Semblable à une divinité

elle, fffemmme, … des bras apparaissent.

Une main agrippe ses cheveux

une autre brandit la machette et tranche son cou.

Elle tient sa tête au bout d’un bras.

Du cou giclent trois jets de sang

le premier dans la bouche de l’aviateur

un deuxième sur la langue pendue

le dernier sur la tête démise du singe-homme de pierre

(Danis, 2010a : 20).

Par cet événement, le je de l’aviateur est dissocié. Il voit la « femme-je » qu’il est devenu surgir à l’extérieur de lui : « fffemmme », puis être démembrée, à moins qu’elle ne participe aussi à ces actes violents, comme le laisse en partie supposer le tour actif de la formule « Elle tient sa tête au bout d’un bras ». Les corps présents, morcelés qui plus est, sont difficiles à attribuer, compte tenu de leurs mouvements, de ces dissociations et de ces constantes métamorphoses qui sont tous soulignés par un travail rythmique fort.

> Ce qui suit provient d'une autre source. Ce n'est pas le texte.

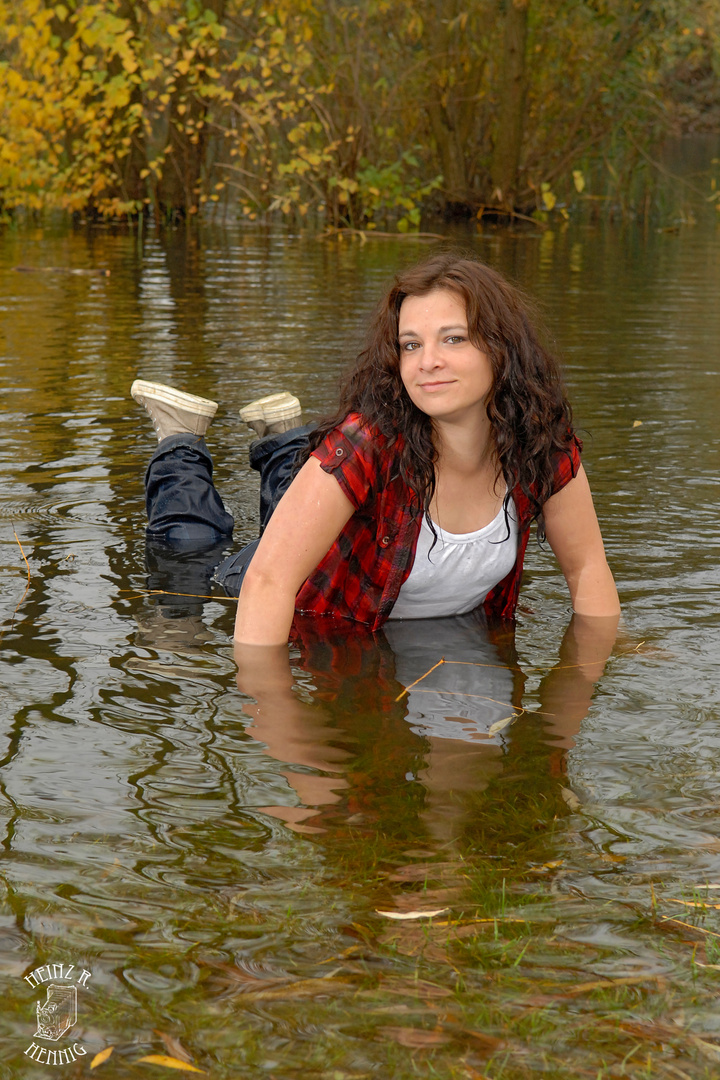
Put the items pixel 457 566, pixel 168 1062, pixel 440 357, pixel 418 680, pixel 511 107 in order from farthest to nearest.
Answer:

Temps, espace et matières sont brouillés plus ou moins intensément, de même que les logiques qui président à ces actions. Tous ces éléments se trouvent placés en déséquilibre dans la fable de La trilogie des flous. Ce brouillage relève d’ailleurs des spécificités de l’oeuvre de Danis telles qu’elles sont apparues dans le contexte québécois dès les années 1990 – et telles qu’elles paraissent aujourd’hui encore, compte tenu des formes scéniques déstabilisantes que ses recherches ont prises. Lesage les précise en ces termes : « Tant par la forme que par la langue hautement poétique de ses oeuvres, la dramaturgie de Danis est d’abord apparue comme un ovni dans le paysage théâtral québécois, ouvrant sur un réalisme poétique voire magique et incantatoire tout à fait inusité » (citée dans Bouchet, 2014 : 20).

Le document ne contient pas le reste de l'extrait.